● **What is being asked**
Nothing after the line containing "scientific name: Melogale" belongs in the answer; write out exactly every line from the start of the material up to it, including it.

BEGIN Input

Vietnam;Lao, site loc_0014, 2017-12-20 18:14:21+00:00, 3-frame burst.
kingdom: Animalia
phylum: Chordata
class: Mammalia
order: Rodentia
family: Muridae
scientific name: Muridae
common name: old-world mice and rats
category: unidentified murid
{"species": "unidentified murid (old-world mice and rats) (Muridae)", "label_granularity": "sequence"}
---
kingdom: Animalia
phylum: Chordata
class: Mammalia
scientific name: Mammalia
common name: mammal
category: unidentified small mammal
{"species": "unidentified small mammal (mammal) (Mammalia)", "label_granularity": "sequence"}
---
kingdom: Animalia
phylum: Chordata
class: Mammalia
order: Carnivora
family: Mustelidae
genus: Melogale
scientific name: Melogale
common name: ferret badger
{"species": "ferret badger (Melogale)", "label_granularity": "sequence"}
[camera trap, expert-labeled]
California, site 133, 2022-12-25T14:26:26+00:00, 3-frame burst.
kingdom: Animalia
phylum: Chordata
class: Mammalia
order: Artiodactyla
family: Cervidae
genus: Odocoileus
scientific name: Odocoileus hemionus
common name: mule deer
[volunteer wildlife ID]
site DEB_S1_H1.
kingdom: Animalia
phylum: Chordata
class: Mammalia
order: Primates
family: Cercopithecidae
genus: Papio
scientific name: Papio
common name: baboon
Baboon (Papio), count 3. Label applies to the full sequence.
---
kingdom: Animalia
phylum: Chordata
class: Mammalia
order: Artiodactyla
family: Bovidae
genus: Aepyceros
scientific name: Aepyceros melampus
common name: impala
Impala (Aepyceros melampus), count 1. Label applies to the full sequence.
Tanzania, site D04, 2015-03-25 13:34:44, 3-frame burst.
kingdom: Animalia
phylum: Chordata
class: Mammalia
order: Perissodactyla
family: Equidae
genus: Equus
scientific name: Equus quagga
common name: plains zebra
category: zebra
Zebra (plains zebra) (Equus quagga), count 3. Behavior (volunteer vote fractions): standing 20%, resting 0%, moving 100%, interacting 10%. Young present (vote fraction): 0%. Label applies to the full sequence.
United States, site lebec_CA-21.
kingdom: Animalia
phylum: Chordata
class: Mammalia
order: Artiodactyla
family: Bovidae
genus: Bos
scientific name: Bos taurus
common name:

END Input

● **The answer**
Vietnam;Lao, site loc_0014, 2017-12-20 18:14:21+00:00, 3-frame burst.
kingdom: Animalia
phylum: Chordata
class: Mammalia
order: Rodentia
family: Muridae
scientific name: Muridae
common name: old-world mice and rats
category: unidentified murid
{"species": "unidentified murid (old-world mice and rats) (Muridae)", "label_granularity": "sequence"}
---
kingdom: Animalia
phylum: Chordata
class: Mammalia
scientific name: Mammalia
common name: mammal
category: unidentified small mammal
{"species": "unidentified small mammal (mammal) (Mammalia)", "label_granularity": "sequence"}
---
kingdom: Animalia
phylum: Chordata
class: Mammalia
order: Carnivora
family: Mustelidae
genus: Melogale
scientific name: Melogale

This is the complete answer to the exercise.